As described by Motherboard's Meghan Neal, researchers demonstrated how “from behind the screen—called a "Dynamic Shape Display"—and with the help a hacked Kinect camera, the user's hand gestures can create and manipulate 3D objects as if they were really touching them. It’s a physical manifestation of digital information.”

Leitinger told me that you won't be buying inFORM in any form any time soon, as it “is unlikely to become any product in its form, but there's a lot of exciting technology around the corner that will allow displays to change shape.” If you compare the tech—and video—of the inFORM to its predecessor—the inTOUCH—it seems like they're developing in leaps and bounds.


InTOUCH 1998 from Tangible Media Group on Vimeo.

More than the Frebble or the robohand, the inFORM seems obviously useful.

“For us when we started thinking about remote collaboration or presence,” Leitinger said. “If you're doing something on a screen there's always a disconnect. You never feel like you're in the same space and sharing the space or discussion. We thought that would be a really powerful thing: A creative space where you have a set-up where both of you share a model and can see it, and have the ability to point to something or interact with you in that way.”

But just as inFORM is in some ways the most ambitious of these three, it is the furthest from being buyable, and Leitinger admitted that there were still practical questions to answer before Motherboard comes in an inFORM version.

“There's certain requirements when it comes to bandwidth or latency, and right now its just tricky to build,” he said. “So problems you have to solve engineering-wise.
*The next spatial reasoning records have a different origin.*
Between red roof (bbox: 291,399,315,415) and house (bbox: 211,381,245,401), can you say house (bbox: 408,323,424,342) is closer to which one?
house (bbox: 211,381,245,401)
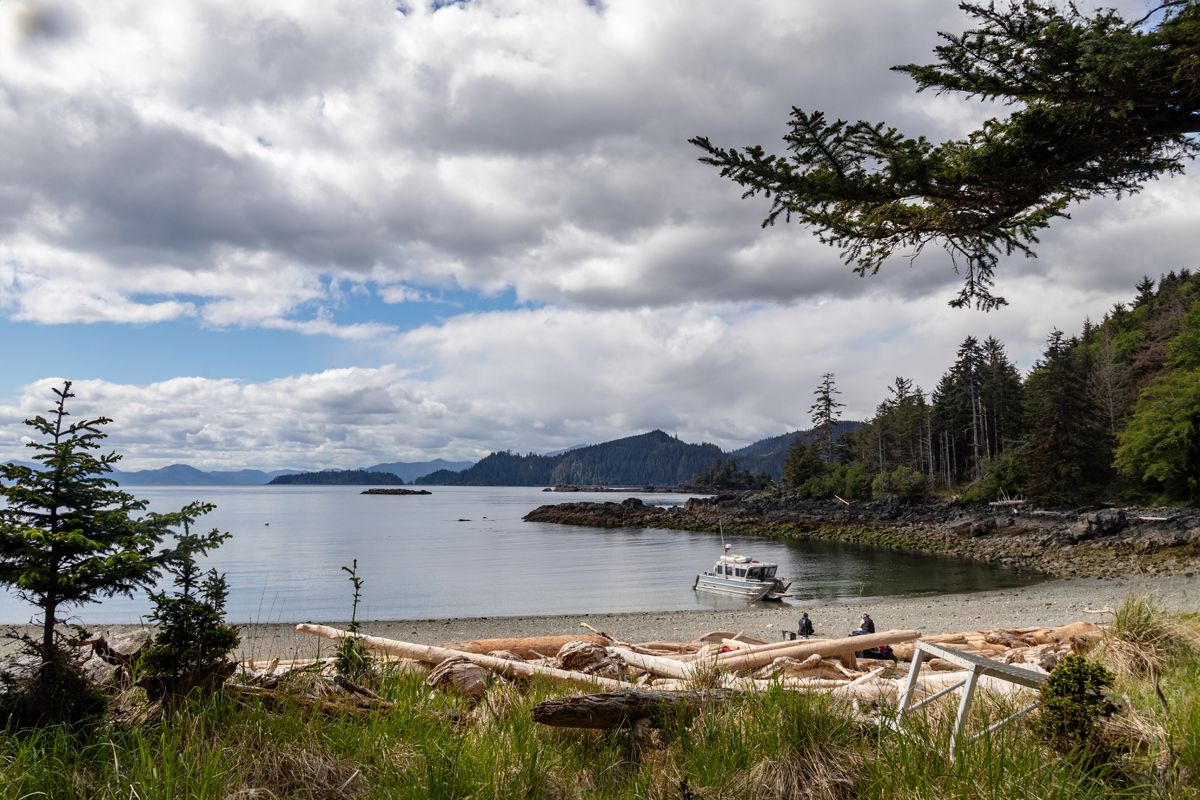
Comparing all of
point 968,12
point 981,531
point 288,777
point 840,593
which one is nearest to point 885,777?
point 288,777

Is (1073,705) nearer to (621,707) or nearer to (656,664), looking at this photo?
(621,707)

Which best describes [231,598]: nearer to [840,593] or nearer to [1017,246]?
[840,593]

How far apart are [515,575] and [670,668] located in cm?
3582

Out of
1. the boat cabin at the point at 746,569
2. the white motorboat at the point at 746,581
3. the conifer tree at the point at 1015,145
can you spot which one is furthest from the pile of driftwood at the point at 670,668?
the boat cabin at the point at 746,569

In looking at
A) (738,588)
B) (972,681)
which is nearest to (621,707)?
(972,681)

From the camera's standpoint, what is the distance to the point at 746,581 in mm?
31406

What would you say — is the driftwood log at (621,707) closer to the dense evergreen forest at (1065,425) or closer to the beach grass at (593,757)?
the beach grass at (593,757)

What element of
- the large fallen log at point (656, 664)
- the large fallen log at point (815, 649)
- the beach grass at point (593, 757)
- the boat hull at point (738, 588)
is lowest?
Answer: the boat hull at point (738, 588)

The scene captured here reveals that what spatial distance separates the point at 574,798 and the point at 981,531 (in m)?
56.4

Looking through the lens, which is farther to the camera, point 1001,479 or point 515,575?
point 1001,479

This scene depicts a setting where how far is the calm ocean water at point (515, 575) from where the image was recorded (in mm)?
28916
But we definitely think its a route to go in the future and that the technologies will be there eventually, and eventually we'll be able to reach out and touch somebody across the globe. That's where we want to go. Not only that but have the collaboration with someone and feel like we're in the same room, sharing ideas like we would if we were across the table from each other.”

The internet of things is here; the internet of feels can't be far behind.